• _Instructions for the task_: Beginning with the line that holds "New Zealand, site LR2_EC126, 2021-10-30" in the data below, give again every line through the one that holds "common name: european rabbit", exactly as written.

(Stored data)
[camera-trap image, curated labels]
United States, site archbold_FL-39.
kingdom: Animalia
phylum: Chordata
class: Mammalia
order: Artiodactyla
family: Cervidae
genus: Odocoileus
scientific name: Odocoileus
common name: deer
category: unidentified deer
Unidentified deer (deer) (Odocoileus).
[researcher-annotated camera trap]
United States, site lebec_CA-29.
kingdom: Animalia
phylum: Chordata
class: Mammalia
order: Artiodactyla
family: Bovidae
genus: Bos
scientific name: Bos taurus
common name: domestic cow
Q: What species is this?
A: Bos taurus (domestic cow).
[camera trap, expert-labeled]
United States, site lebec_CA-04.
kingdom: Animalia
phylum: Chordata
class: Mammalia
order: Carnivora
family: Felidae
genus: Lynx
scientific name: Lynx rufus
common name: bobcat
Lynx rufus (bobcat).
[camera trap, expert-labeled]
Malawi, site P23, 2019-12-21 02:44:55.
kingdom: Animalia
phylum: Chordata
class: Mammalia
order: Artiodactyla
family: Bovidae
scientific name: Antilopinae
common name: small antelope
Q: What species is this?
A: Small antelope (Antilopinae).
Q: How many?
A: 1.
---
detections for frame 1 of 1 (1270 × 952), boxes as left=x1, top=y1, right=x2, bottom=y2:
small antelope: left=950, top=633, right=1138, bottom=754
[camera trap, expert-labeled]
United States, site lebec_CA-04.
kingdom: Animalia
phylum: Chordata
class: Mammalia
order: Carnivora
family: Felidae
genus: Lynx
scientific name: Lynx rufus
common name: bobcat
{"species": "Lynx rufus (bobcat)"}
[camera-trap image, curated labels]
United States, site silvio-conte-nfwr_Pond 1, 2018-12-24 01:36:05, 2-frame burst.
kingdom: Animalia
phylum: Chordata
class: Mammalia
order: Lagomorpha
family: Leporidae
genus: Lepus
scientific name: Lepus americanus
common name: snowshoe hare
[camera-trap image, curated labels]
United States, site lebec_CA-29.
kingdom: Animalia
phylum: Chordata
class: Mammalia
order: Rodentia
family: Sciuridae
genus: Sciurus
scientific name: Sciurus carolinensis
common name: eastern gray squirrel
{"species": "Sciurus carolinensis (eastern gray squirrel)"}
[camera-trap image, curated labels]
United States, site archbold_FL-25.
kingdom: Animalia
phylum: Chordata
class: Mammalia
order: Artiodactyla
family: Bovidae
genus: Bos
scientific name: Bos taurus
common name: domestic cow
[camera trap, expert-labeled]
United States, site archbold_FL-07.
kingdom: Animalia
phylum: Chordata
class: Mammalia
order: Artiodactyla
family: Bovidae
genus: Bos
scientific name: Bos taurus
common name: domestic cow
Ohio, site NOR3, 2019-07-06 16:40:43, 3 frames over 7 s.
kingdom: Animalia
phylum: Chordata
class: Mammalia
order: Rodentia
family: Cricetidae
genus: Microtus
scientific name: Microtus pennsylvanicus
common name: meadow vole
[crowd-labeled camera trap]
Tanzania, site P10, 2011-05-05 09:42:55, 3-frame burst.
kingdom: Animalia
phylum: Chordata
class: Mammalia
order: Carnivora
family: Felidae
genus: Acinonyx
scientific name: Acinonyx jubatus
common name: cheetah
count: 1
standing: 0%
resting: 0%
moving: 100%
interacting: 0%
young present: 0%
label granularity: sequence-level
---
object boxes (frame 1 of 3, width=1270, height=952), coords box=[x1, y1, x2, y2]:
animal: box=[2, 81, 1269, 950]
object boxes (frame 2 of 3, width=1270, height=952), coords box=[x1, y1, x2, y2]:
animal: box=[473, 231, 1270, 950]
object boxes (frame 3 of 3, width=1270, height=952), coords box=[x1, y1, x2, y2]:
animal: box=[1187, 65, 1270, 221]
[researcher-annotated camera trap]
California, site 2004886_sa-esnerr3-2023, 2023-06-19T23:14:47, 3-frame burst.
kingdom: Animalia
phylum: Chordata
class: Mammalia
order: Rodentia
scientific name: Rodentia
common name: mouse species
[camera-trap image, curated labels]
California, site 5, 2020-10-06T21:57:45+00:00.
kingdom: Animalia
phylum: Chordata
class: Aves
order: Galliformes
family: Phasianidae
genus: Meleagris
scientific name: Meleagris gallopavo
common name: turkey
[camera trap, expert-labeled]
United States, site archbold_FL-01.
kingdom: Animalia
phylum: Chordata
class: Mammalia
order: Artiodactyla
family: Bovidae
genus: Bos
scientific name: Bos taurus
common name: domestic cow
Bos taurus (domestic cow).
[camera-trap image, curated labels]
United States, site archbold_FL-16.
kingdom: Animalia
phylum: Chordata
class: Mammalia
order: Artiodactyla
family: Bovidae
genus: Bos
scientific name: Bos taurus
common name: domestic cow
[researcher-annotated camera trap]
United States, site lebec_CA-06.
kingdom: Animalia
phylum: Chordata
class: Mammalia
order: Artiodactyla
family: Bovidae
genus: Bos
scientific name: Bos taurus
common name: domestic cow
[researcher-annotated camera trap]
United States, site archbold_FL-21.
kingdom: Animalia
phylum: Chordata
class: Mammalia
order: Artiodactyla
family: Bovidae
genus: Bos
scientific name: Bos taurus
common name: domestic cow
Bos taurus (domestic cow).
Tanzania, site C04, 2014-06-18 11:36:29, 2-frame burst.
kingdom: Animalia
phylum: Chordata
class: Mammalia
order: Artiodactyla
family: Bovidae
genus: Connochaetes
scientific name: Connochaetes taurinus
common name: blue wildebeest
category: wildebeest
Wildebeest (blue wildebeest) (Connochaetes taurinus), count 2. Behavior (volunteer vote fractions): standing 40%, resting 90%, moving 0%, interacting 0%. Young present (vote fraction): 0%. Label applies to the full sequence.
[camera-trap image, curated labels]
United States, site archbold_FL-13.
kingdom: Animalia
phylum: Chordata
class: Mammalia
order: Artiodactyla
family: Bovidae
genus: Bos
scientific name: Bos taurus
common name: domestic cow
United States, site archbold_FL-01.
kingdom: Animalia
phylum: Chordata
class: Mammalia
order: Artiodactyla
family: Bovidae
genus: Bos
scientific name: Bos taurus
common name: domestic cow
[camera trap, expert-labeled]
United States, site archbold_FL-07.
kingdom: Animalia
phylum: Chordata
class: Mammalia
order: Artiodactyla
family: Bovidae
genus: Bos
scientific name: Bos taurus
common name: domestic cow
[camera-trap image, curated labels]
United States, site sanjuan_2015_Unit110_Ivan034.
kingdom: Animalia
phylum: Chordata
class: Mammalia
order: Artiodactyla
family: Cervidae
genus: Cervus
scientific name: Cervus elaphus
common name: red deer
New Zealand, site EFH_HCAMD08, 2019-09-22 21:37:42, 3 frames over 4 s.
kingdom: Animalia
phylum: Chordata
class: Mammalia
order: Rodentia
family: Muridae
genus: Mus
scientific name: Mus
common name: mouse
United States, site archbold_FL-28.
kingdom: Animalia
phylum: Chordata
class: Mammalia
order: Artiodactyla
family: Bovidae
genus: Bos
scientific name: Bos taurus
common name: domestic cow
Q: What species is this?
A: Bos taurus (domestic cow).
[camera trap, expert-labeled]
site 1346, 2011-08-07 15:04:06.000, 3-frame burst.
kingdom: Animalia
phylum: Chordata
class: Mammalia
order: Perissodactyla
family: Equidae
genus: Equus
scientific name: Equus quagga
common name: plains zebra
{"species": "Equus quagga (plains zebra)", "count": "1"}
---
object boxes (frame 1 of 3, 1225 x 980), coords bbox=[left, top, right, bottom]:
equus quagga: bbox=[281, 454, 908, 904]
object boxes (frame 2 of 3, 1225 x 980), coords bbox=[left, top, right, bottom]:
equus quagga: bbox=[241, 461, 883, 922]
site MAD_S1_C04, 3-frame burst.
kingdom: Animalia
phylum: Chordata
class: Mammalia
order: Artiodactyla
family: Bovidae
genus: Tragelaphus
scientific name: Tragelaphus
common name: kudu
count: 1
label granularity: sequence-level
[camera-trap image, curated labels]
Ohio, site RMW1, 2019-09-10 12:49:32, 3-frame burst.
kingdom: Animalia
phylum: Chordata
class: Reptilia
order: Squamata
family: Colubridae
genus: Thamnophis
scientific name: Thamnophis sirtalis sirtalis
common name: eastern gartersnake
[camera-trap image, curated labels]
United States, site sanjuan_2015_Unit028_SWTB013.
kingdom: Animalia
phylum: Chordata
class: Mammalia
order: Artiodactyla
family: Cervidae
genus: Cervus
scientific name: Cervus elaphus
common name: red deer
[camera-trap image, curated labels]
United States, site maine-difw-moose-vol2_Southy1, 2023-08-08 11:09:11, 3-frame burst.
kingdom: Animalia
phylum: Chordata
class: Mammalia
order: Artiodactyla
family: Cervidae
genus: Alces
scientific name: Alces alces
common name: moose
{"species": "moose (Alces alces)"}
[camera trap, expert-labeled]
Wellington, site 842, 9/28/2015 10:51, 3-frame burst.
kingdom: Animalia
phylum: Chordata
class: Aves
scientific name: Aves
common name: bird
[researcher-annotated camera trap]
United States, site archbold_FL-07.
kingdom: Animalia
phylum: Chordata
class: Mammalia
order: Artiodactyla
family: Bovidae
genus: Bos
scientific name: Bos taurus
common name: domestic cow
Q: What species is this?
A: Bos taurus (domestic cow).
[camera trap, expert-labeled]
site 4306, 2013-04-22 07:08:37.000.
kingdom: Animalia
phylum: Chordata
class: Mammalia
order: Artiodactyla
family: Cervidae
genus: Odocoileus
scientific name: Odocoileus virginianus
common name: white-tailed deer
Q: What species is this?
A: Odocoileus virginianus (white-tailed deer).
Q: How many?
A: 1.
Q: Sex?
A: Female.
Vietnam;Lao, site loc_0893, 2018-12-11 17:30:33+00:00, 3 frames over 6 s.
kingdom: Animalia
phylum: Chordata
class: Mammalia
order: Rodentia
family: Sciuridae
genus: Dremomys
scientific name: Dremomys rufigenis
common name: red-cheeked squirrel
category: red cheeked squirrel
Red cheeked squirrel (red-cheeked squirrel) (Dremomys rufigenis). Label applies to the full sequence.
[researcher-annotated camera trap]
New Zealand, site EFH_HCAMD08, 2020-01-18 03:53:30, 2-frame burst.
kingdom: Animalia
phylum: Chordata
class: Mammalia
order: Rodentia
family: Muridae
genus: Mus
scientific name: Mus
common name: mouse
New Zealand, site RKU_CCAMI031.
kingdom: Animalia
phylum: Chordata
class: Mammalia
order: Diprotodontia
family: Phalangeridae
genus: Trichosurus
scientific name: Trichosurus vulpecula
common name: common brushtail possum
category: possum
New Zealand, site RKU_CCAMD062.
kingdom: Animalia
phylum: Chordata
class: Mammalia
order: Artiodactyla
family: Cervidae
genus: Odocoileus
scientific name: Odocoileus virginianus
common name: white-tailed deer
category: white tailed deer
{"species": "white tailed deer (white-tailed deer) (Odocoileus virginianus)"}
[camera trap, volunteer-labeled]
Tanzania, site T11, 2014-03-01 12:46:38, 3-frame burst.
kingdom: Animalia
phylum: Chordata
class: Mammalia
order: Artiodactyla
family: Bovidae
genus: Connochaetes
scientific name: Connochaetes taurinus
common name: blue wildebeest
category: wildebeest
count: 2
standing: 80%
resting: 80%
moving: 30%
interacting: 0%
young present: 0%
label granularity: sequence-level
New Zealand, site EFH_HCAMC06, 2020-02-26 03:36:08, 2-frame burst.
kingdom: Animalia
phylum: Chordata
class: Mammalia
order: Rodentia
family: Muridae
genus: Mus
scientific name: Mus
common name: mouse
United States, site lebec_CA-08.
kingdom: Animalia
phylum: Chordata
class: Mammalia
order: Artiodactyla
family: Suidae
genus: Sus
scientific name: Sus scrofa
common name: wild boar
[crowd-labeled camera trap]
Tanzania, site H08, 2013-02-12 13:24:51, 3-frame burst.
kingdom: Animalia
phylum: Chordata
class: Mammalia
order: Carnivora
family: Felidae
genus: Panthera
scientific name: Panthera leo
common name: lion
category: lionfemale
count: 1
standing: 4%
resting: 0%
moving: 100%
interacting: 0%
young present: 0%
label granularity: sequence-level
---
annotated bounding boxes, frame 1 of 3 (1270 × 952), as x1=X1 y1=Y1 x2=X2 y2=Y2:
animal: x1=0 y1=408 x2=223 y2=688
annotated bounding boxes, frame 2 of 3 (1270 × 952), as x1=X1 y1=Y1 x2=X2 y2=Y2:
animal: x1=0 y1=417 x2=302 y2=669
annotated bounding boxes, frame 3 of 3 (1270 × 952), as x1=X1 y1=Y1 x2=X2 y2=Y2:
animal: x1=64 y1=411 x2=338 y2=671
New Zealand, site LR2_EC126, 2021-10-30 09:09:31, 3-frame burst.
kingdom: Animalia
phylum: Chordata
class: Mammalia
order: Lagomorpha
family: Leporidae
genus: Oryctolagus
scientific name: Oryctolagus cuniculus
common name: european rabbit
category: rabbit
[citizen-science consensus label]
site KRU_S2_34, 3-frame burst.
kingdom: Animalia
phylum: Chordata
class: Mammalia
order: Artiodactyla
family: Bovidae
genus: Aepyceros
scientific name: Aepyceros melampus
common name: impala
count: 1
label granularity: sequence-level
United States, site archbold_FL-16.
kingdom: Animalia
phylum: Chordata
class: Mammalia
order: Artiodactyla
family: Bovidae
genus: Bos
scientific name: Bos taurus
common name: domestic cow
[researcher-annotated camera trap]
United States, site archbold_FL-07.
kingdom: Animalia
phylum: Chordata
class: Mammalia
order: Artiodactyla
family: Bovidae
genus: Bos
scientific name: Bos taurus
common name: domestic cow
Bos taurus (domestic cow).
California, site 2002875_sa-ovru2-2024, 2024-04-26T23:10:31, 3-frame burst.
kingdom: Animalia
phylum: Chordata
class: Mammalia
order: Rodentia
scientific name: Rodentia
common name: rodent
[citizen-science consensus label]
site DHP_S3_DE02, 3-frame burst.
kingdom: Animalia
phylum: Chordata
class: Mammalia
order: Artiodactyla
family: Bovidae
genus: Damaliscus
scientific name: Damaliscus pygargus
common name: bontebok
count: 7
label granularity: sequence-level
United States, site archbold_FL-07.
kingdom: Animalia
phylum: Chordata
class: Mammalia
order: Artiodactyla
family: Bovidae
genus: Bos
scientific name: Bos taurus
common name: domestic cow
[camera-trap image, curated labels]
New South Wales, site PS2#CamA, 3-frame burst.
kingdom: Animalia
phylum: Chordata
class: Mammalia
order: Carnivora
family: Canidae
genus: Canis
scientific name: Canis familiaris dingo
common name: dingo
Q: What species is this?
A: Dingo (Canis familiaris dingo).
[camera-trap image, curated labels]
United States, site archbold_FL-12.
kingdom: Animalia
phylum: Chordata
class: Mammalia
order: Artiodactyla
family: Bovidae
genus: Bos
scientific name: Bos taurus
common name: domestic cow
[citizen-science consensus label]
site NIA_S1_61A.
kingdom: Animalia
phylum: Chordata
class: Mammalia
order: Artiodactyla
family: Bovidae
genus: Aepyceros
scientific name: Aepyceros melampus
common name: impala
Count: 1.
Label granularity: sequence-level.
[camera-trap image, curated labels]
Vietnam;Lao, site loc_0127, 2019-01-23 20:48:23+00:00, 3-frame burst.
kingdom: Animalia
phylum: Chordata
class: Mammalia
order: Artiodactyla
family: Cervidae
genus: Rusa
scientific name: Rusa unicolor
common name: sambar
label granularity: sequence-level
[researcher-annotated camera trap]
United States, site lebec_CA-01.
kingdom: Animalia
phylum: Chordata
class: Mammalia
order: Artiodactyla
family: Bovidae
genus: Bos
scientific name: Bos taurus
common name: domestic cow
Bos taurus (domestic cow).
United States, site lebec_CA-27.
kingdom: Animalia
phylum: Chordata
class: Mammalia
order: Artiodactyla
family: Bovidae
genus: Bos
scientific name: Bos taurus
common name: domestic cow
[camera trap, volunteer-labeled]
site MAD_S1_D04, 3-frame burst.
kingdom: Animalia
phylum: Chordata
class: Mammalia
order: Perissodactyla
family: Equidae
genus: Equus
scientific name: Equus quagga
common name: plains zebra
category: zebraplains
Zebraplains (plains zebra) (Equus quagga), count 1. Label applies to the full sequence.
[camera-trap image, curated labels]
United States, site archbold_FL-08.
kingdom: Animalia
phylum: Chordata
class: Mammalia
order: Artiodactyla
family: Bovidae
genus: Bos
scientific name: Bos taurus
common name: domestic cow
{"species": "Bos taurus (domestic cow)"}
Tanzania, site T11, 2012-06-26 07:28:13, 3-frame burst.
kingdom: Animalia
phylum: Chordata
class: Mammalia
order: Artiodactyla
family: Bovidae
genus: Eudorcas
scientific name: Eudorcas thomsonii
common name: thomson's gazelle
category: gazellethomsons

• _Exercise solution_:
New Zealand, site LR2_EC126, 2021-10-30 09:09:31, 3-frame burst.
kingdom: Animalia
phylum: Chordata
class: Mammalia
order: Lagomorpha
family: Leporidae
genus: Oryctolagus
scientific name: Oryctolagus cuniculus
common name: european rabbit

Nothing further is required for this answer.